UiB students and employees may simply send an email to ocr@uib.no and attach a scanned document. A reply will automatically be sent to you with the OCR-processed pdf document attached. If the source text is on paper, you may use a PullPrint machine. If the document is already scanned, you may just attach it to an email.

Note: Italics, special characters, reduced contrast and small font may give a poorer quality. It may be a good idea to check the result, and perhaps also go through the text. This goes for both PullPrint and prescanned documents.


OCR from PullPrint

In short, what you do is to scan a document and send it as an email attachment to ocr@uib.no.

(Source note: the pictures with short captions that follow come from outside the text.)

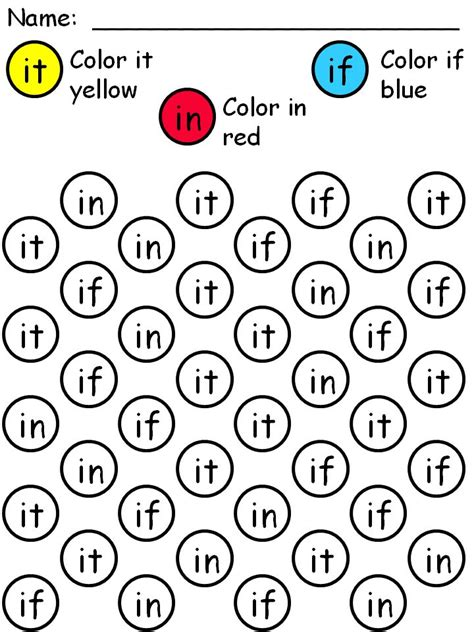 Best 25+ Sight Word Worksheets Ideas On Pinterest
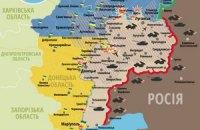 Парламент увеличил границы двух районов Донецкой области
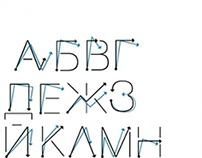 Modified cyrillic font
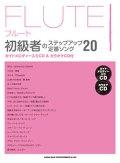 フルートソロ楽譜 フルート初級者のステップアップ 定番ソング20(ガイドメロディー入りCD&カラオケCD付)【2015年10月取扱開始】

  1. Place the document in the top left corner of the scanner glass. Make sure it is parallel to the edges since the OCR software looks for horizontal text lines. Close the lid carefully.
  2. Log in to PullPrint using your student or employee card.
  1. Press E-mail on the display.
  2. Press the button for recipient and write ocr@uib.no (you do not need to add your own email address).
  3. Write a suitable subject for the message.
  4. Press Preferences and choose:
    • Black&white or color
    • Text, images or both
    • Resolution: Higher number gives more details and normally more precise character recognition. However, if you are to scan a lot of pages, you may save time and space if lower than maximum is sufficient.
  5. Press Send, and the scanning should start.
  6. Soon your inbox should have a new message titled

[OCR] + the subject you wrote on the scanner.

If you are not satisfied with the result, and have access to a scanner supporting higher resolution, you may achieve a better result using this and sending an attachment from your email.

OCR from already scanned document

  1. Start a new email message.
  2. Attach the prescanned document. (Preferable .pdf)
  3. Write a subject.
  4. Send the email to ocr@uib.no (you do not need to add your own email address).
  5. The OCR-precessed document should be in your inbox not long after.

Graphics formats like jpg or png may also be sent to ocr@uib.no, but pdf seems to give better results.